Nelle arti marziali, come in altri aspetti della cultura antica, sono stati presi degli animali totemici che esprimono le forze che albergano dentro di noi e che trovano nell’animale di riferimento piena espressione.

La massima rappresentazione della scimmia (peraltro animale dello zodiaco cinese) è quella del Dio Hanuman (o Hanumat), il Dio-Scimmia appunto del poema epico indiano Ramayana.

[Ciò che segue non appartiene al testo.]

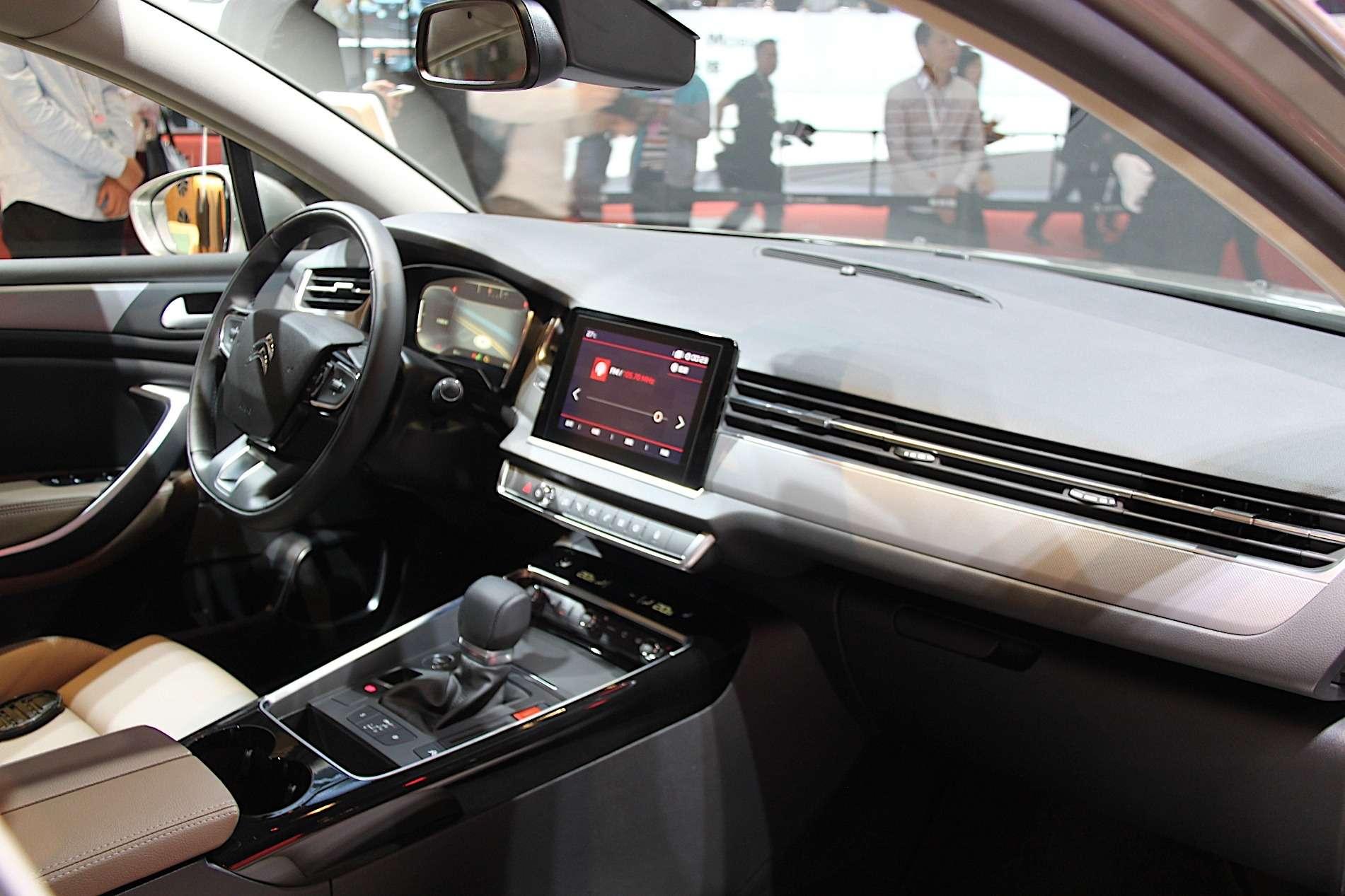 Новый Tiggo 5, будущая Camry идругие: онлайн-трансляция сШанхайского автосалона— фото 739129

Tale Dio, tuttavia, è una presenza ricorrente in tutto il continente indo-cinese ed anche nella zona dell’Himalaya, dove esprime la potenza della scimmia incarnandosi nel mitico Yeti o Uomo delle Nevi.

La forma della scimmia è presente, come detto, in numerose arti marziali: tra queste anche il kung fu ed il tai chi chuan. Spesso si parla dello stile della “scimmia ubriaca”, che nelle movenze ricorda i modi maldestri di un avvinazzato, ma che in realtà esprimono solo la completa scioltezza del corpo e l’abbandono della razionalità, entrambe caratteristiche dell’ubriacatura. Esistono anche le forme della “scimmia di ferro” e della “scimmia astuta“.

La “boxe della scimmia” spesso non è elegante, ma esprime agilità e velocità nelle movenze. Il corpo del praticante, perché si possa parlare di tecniche ben espresse, deve essere sciolto ed agile: la scimmia colpisce con tutto il corpo e spesso si difende ed attacca da posizioni “estreme”.

Nello stile della scimmia si utilizza anche il bastone, peraltro arma di riferimento del Dio Hanuman: molte rappresentazioni della divinità lo ritraggono in cima ad un palo appoggiato verticalmente al suolo, in perfetto equilibrio. Equilibrio che è sia fisico che psichico, quindi spirituale e morale.